-- PASSAGE SHOWN --

--*--

Showing posts with label diversity. Show all posts
Showing posts with label diversity. Show all posts

26 June 2023

Fragment merging in silico, two ways

Roughly speaking there are three ways to advance fragments to leads: growing, linking, or merging. Growing is the most common, but as the number of crystal structures of bound fragments continues to increase so too does the opportunity for fragment merging, in which elements of two fragments are combined into a new molecule. In a new (open access) J. Chem. Inf. Mod. paper, Charlotte Deane and collaborators at University of Oxford, Informatics Matters, Vernalis, and LifeArc compare two in silico methods.
 
Fragment merging, as described in the paper, “is used for fragments that bind in partially overlapping space by designing compounds that incorporate substructural features from each.” Each fragment may have extraneous bits that are not kept in the merged molecule. Indeed, sometimes only a small portion of one of the fragments is incorporated into the final molecule. (Both these concepts are shown in an example we recently wrote about here.)

--*--

[Records from a dataset]
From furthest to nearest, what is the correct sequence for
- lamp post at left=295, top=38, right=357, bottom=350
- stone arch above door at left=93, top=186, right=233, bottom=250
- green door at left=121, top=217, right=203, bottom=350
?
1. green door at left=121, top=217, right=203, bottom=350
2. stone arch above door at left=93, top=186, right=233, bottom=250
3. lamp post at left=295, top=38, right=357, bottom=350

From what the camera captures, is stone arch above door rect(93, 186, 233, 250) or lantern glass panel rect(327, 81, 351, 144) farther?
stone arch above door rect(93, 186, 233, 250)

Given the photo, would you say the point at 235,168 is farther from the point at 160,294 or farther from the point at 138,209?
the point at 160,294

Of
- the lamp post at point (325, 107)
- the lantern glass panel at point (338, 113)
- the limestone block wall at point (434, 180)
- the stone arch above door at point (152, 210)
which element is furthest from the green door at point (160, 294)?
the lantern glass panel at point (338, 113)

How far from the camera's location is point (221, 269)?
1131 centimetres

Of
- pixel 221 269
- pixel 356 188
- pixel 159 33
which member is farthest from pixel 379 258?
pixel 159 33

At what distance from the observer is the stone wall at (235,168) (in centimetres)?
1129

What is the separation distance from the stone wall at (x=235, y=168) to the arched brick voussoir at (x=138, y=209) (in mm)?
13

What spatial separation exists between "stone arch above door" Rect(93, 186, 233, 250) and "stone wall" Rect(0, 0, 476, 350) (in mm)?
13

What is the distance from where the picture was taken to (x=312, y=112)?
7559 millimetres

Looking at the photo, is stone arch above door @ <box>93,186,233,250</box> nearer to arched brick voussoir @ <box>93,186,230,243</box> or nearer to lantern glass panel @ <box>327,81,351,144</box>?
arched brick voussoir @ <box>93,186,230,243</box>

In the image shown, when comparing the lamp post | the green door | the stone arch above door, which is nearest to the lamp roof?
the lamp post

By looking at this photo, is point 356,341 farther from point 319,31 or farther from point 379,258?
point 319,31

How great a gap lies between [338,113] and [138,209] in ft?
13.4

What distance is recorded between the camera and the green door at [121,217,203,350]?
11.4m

--*--

-- WHAT IS ASKED --
Can you pick up the post on fragment merging in silico, shown above the items, and continue it from its last sentence?

-- TASK ANSWER --
When chemists merge two fragments, they consider the synthetic tractability of the merged molecules. Computers, on the other hand, sometimes propose compounds that are either unreasonable or would require a doctoral-thesis worth of effort to make. One solution is to invert the problem: rather than trying to assess whether specific in-silico-generated molecules can be made, possible merged molecules can be searched against a large virtual library of synthetically accessible molecules for similar compounds (see for example here).
 
A key question for this approach is the definition of similar. The most common method for finding similar molecules is by reducing them to molecular “fingerprints,” such as the presence or absence of a chlorine atom. The more fingerprints two molecules have in common, the more similar they are; this is the approach used for Tanimoto similarity.
 
An alternative approach is to use a “graph database” in which molecules are represented as nodes and edges, with nodes being substructures and edges being connections between the substructures. This approach was described by researchers from Astex as the Fragment Network.
 
Which of these approaches works better?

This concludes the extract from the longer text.